Just how broken is our tax system? In the last two years, the Auditor General of Canada has produced highly critical reports of the CRA. The following are some of the finding in the two reports filed by the Auditor General of Canada in 2017 and 2018

CRA provided taxpayers with very limited access to its call centre services, including both the automated self-service system and call centre agents.

CRA blocked more than half of the calls it received (about 29 million out of 53.5 million) because it could not handle the volume. Blocked calls were those that did not reach either an agent or the automated self-service system. Instead, they were given either a busy signal or a message to go to the website or call back later.

Between March 2016 and March 2017, CRA answered only 36 percent of the calls it received—32 percent were answered by an agent, and 4 percent went to the automated self-service system and lasted at least a minute. On average, callers made three or four call attempts per week. However, even after several attempts, callers did not always reach either an agent or the automated self-service system.

When agents responded to tax questions as part of the report, they gave wrong information almost 30 percent of the time. This meant that the actual rate of agent errors was significantly higher than the CRA’s own test results.

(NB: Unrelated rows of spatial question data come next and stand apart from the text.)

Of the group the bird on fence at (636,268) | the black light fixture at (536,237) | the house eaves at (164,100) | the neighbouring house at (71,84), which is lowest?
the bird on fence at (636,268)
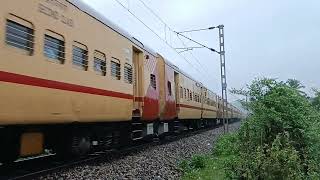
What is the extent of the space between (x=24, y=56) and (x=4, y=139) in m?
1.65

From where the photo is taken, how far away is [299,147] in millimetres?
9703

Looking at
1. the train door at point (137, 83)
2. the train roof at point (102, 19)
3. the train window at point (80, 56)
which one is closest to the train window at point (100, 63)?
the train window at point (80, 56)

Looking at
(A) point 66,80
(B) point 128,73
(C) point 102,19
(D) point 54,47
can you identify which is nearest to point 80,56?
(A) point 66,80

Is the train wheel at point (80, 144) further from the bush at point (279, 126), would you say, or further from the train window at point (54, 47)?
the bush at point (279, 126)

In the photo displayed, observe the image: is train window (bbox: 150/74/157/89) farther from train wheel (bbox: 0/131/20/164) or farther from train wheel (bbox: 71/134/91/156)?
train wheel (bbox: 0/131/20/164)

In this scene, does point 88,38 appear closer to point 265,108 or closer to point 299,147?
point 265,108

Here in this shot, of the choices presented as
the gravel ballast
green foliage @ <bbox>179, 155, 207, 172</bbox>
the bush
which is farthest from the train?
the bush

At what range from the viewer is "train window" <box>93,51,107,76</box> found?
11.2 metres

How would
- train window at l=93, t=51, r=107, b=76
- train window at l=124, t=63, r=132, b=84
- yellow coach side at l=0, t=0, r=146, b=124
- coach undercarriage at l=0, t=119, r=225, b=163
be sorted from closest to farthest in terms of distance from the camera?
yellow coach side at l=0, t=0, r=146, b=124
coach undercarriage at l=0, t=119, r=225, b=163
train window at l=93, t=51, r=107, b=76
train window at l=124, t=63, r=132, b=84

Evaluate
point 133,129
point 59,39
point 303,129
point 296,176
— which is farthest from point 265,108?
point 133,129

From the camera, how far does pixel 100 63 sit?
1157 cm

CRA did not consistently apply tax rules when it audited or reviewed taxpayers’ files, even though the Taxpayer Bill of Rights includes the right to have the law applied consistently.

Taxpayers in one region waited an average of 7 months longer than those in another region for the Agency to complete an audit. In one region, it took the Agency more than 40 weeks to process taxpayers’ requests for adjustments, while in another region, the Agency took 12 weeks.

Comprehensive Tax Reform is not for the faint of heart. It is more than just tinkering with one tax credit or lowering one tax bracket. It requires an in-depth restructuring that not only takes into account the changes in the nature of work and society since the 1970s, but also addresses the current state of the global economy and the necessary measures for Canada to be competitive.

To regain the confidence of Canadians reforming our tax structure and ensuring it is efficiently and consistently applied by CRA must be a priority of the federal government. Complex problems in a complex time require complex solutions.